Ao me fazer estas perguntas, não pretendo questionar nem o custo econômico da viagem do Papa, nem o que pretendem os organizadores desta viagem, nem o que buscam aqueles que viajam até Madri para ouvi-lo. Eu me pergunto algo que é muito mais grave, mais imperioso, mais forte: do jeito como estão as coisas nos países do chifre da África, onde centenas de milhares de criaturas morrem de fome e de escassez, e em vista de que os países mais poderosos do mundo não encontram uma solução para essa situação tão angustiante, por que o Papa não vai, no momento ao menos, para a Somália e o Quênia, e fica ali, nos campos de refugiados, até que se encontre uma solução eficaz para esta situação de tantos seres inocentes que se debatem entre a vida e a morte? Se há fundadas esperanças de que um gesto assim do Papa seria uma sacudida nas consciências de tantos bilionários que poderiam aliviar o presente estado de coisas, por que o Papa não faz isso? Não é mais necessário, mais importante, mais humano, mais evangélico, neste dramático momento, ir com os pobres moribundos do que ser recebido apoteoticamente em Madri?

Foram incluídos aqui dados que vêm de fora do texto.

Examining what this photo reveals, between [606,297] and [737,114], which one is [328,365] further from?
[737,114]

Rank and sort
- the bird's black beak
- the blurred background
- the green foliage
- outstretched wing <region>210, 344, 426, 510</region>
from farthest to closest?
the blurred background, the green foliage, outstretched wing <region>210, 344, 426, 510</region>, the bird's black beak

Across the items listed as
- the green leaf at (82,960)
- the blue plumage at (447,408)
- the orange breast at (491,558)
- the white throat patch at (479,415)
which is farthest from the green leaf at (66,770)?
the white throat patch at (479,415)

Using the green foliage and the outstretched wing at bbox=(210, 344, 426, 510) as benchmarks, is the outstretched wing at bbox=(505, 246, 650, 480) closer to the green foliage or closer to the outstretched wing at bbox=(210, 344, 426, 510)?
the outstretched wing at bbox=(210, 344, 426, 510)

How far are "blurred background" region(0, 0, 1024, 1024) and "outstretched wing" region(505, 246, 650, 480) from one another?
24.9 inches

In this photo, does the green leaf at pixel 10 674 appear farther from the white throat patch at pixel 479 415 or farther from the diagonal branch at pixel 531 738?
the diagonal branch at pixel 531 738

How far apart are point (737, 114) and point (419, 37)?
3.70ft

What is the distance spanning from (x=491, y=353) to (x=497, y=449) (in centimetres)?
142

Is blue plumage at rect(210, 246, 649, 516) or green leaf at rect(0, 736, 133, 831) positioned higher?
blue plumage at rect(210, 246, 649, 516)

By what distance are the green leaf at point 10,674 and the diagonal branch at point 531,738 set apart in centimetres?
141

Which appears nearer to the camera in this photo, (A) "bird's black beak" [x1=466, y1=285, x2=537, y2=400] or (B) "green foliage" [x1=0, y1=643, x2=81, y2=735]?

E conste que vou colocar o remendo antes que os grãos se percam. Porque são muitos os que vão dizer que tudo isto é demagogia barata, utopia inútil, etc., etc. Mas mesmo com o risco de que me joguem tudo isso, e muito mais, na cara, não vou deixar de dizer o que sinto, diante de uma necessidade tão urgente e que tanto clama ao céu. Mais, se digo isto não é para atacar a Igreja ou o Papa. Pelo contrário. Digo isso porque tenho a firme convicção da força que a Igreja e o Papa têm para mover corações e consciências quando a vida ou a morte de tantos seres frágeis, os mais indefesos e desamparados, estão em jogo.
Evidentemente que o Papa, ao se reunir com os jovens, vai lhes remover as consciências, vai lhes indicar o caminho do Evangelho e vais lhes descobrir horizontes de humanidade. Mas, por favor, o primeiro é o primeiro. E, sem dúvida alguma, o mais urgente, neste momento, é salvar a vida de tantas pessoas que são os “Zé Ninguém” deste mundo.
Termino afirmando que isto não vale apenas para o Papa e os bispos. Vale para todos. Para mim, em primeiro lugar. Para que tenhamos a coragem de enfrentar uma situação que não admite espera.